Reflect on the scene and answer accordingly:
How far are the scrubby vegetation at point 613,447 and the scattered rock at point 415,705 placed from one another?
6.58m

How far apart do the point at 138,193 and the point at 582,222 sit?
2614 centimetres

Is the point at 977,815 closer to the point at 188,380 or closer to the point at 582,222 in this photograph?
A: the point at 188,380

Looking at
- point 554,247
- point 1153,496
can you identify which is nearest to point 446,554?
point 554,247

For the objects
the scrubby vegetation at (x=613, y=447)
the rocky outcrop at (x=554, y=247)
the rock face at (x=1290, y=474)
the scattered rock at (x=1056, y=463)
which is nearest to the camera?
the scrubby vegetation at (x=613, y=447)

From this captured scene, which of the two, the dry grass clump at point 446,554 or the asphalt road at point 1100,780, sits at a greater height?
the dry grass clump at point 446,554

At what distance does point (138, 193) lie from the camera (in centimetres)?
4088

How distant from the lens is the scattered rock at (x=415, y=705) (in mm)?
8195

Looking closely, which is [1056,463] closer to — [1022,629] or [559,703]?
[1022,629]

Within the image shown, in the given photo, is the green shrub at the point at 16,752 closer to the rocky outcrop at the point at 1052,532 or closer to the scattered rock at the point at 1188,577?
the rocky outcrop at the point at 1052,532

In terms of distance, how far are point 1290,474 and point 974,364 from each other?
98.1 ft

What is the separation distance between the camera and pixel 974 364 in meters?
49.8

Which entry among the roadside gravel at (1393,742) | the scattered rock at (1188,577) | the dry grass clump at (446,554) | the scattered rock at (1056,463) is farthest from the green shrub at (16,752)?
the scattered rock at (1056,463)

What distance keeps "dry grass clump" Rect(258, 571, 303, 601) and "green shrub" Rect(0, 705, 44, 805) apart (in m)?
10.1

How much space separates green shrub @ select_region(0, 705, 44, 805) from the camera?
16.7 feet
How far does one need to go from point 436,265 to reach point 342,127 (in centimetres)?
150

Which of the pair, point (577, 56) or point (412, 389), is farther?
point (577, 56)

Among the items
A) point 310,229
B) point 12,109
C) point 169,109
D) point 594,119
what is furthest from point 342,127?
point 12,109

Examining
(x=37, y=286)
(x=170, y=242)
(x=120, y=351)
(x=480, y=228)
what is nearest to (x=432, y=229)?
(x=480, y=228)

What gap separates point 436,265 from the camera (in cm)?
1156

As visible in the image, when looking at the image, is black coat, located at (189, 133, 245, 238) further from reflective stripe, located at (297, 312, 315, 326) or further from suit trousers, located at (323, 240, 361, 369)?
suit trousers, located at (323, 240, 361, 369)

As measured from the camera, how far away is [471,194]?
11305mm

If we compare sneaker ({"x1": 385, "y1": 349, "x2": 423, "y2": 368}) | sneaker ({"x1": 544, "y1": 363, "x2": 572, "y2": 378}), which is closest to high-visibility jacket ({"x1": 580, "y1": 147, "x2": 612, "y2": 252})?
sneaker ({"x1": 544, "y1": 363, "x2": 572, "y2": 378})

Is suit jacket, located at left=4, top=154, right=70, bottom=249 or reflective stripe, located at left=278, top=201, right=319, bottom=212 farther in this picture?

════════

▶ **Work to do**
In all of the rows above, switch "camera" to "observer" wherever it appears and reproduce the rows with nothing else altered.

▶ **Right answer**
Reflect on the scene and answer accordingly:
How far are the scrubby vegetation at point 613,447 and the scattered rock at point 415,705 placed from one another?
6.58m

How far apart do the point at 138,193 and the point at 582,222 sit?
2614 centimetres

Is the point at 977,815 closer to the point at 188,380 or closer to the point at 582,222 in this photograph?
A: the point at 188,380

Looking at
- point 554,247
- point 1153,496
can you identify which is nearest to point 446,554?
point 554,247

For the objects
the scrubby vegetation at (x=613, y=447)
the rocky outcrop at (x=554, y=247)
the rock face at (x=1290, y=474)
the scattered rock at (x=1056, y=463)
which is nearest to the observer?
the scrubby vegetation at (x=613, y=447)

From this captured scene, which of the two, the dry grass clump at point 446,554 or the asphalt road at point 1100,780, sits at a greater height?
the dry grass clump at point 446,554

At what distance does point (138, 193) lie from the observer (in centimetres)?
4088

How distant from the lens is the scattered rock at (x=415, y=705) (in mm)?
8195

Looking closely, which is [1056,463] closer to — [1022,629] or [559,703]?
[1022,629]

Within the image shown, in the given photo, is the green shrub at the point at 16,752 closer to the rocky outcrop at the point at 1052,532 or closer to the scattered rock at the point at 1188,577?
the rocky outcrop at the point at 1052,532

In terms of distance, how far are point 1290,474 and point 974,364 from each other?
98.1 ft

What is the separation distance between the observer and pixel 974 364 in meters?
49.8

Which entry among the roadside gravel at (1393,742) | the scattered rock at (1188,577) | the dry grass clump at (446,554) | the scattered rock at (1056,463) is farthest from the green shrub at (16,752)?
the scattered rock at (1056,463)

What distance keeps "dry grass clump" Rect(258, 571, 303, 601) and "green shrub" Rect(0, 705, 44, 805) apart (in m)?
10.1

How much space separates green shrub @ select_region(0, 705, 44, 805) from the observer?
16.7 feet
How far does one need to go from point 436,265 to reach point 342,127 (in centimetres)?
150

Which of the pair, point (577, 56) or point (412, 389), is farther?
point (577, 56)

Among the items
A) point 310,229
B) point 12,109
C) point 169,109
D) point 594,119
what is furthest from point 342,127?
point 12,109

Examining
(x=37, y=286)
(x=170, y=242)
(x=120, y=351)
(x=480, y=228)
what is nearest to (x=432, y=229)?
(x=480, y=228)

What gap separates point 436,265 from the observer (in cm)?
1156

As visible in the image, when looking at the image, is black coat, located at (189, 133, 245, 238) further from reflective stripe, located at (297, 312, 315, 326) or further from suit trousers, located at (323, 240, 361, 369)?
suit trousers, located at (323, 240, 361, 369)

As measured from the observer, how far away is [471,194]?
11305mm

If we compare sneaker ({"x1": 385, "y1": 349, "x2": 423, "y2": 368}) | sneaker ({"x1": 544, "y1": 363, "x2": 572, "y2": 378}), which is closest to high-visibility jacket ({"x1": 580, "y1": 147, "x2": 612, "y2": 252})?
sneaker ({"x1": 544, "y1": 363, "x2": 572, "y2": 378})

Is suit jacket, located at left=4, top=154, right=70, bottom=249 or reflective stripe, located at left=278, top=201, right=319, bottom=212 farther in this picture?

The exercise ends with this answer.